Why should you read Virginia Woolf Iseult Gillespie

What if William Shakespeare had a sister
who matched his imagination,

his wit, and his way with words?

Would she have gone to school
and set the stage alight?

In her essay “A Room of One’s Own,”

Virginia Woolf argues that this would
have been impossible.

She concocts a fictional sister
who’s stuck at home,

snatching time to scribble a few pages

before she finds herself
betrothed and runs away.

While her brother finds fame and fortune,
she remains abandoned and anonymous.

In this thought experiment,

Woolf demonstrates the tragedy
of genius restricted,

and looks back through time for hints
of these hidden histories.

She wrote, “When one reads
of a witch being ducked,

of a woman possessed by devils,

of a wise woman selling herbs,

or even a very remarkable man
who had a mother,

then I think we’re on the track
of a lost novelist,

a suppressed poet,

of some mute and inglorious Jane Austen.”

“A Room of One’s Own” considers a world
denied great works of art

due to exclusion and inequality.

How best can we understand
the internal experience of alienation?

In both her essays and fiction,

Virginia Woolf shapes the slippery nature
of subjective experience into words.

Her characters frequently lead inner lives
that are deeply at odds

with their external existence.

To help make sense of these disparities,
the next time you read Woolf,

here are some aspects of her life
and work to consider.

She was born Adeline Virginia Stephen
in 1882 to a large and wealthy family,

which enabled her to pursue a life
in the arts.

The death of her mother in 1895
was followed by that of her half-sister,

father, and brother
within the next ten years.

These losses led to Woolf’s first
depressive episode

and subsequent institutionalization.

As a young woman, she purchased a house

in the Bloomsbury area
of London with her siblings.

This brought her into contact
with a circle of creatives,

including E.M. Forster,

Clive Bell,

Roger Fry,

and Leonard Woolf.

These friends became known
as the Bloomsbury Group,

and Virginia and Leonard married in 1912.

The members of this group were prominent
figures in Modernism,

a cultural movement that sought
to push the boundaries

of how reality is represented.

Key features of Modernist writing include
the use of stream of consciousness,

interior monologue,

distortions in time,

and multiple or shifting perspectives.

These appear in the work of Ezra Pound,

Gertrude Stein,

James Joyce,

and Woolf herself.

While reading Joyce’s “Ulysses,”
Woolf began writing “Mrs.

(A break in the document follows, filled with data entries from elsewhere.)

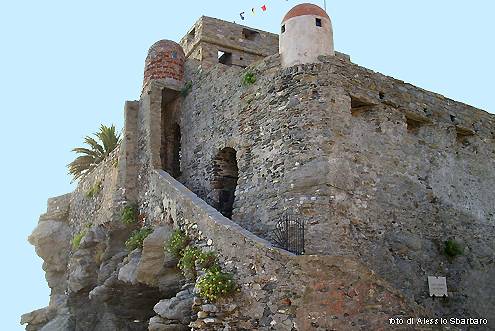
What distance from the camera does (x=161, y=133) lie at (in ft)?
61.1

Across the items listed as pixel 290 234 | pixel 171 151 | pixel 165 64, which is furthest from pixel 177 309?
pixel 165 64

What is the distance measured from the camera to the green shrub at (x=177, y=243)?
543 inches

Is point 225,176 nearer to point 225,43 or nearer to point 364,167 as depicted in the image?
point 364,167

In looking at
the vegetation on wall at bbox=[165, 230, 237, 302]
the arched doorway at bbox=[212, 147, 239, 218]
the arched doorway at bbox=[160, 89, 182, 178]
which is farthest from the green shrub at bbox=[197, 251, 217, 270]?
the arched doorway at bbox=[160, 89, 182, 178]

Dalloway.”

Like “Ulysses,” the text takes place
over the course of a single day

and opens under seemingly
mundane circumstances.

“Mrs. Dalloway said she would
buy the flowers herself.”

But the novel dives deeply
into the characters' traumatic pasts,

weaving the inner world of numbed
socialite Clarissa Dalloway,

with that of the shell-shocked veteran
Septimus Warren Smith.

Woolf uses interior monologue
to contrast the rich world of the mind

against her characters'
external existences.

In her novel “To the Lighthouse,”

mundane moments, like a dinner party,
or losing a necklace

trigger psychological revelations
in the lives of the Ramsay’s,

a fictionalized version
of Woolf’s family growing up.

“To the Lighthouse” also contains
one of the most famous examples

of Woolf’s radical representation of time.

In the Time Passes section,

ten years are distilled
into about 20 pages.

Here, the lack of human presence
in the Ramsays' beach house

allows Woolf to reimagine time
in flashes and fragments of prose.

“The house was left.
The house was deserted.

It was left like a shell on a sand hill
to fill with dry salt grains

now that life had left it.”

In her novel “The Waves,”

there is little distinction between
the narratives of the six main characters.

Woolf experiments
with collective consciousness,

at times collapsing the six voices
into one.

“It is not one life that I look back upon:

I am not one person:
I am many people:

I do not altogether know who I am,

Jinny, Susan, Neville, Rhoda or Louis,

or how to distinguish
my life from their’s.”

In “The Waves,” six become one,
but in the gender-bending “Orlando,”

a single character
inhabits multiple identities.

The protagonist is a poet who switches
between genders and lives for 300 years.

With its fluid language
and approach to identity,

“Orlando” is considered
a key text in gender studies.

The mind can only fly
so far from the body

before it returns
to the constraints of life.

Like many of her characters,
Woolf’s life ended in tragedy

when she drowned herself at the age of 59.

Yet, she expressed hope beyond suffering.

Through deep thought,
Woolf’s characters are shown

to temporarily transcend
their material reality,

and in its careful consideration
of the complexity of the mind,

her work charts the importance of making
our inner lives known to each other.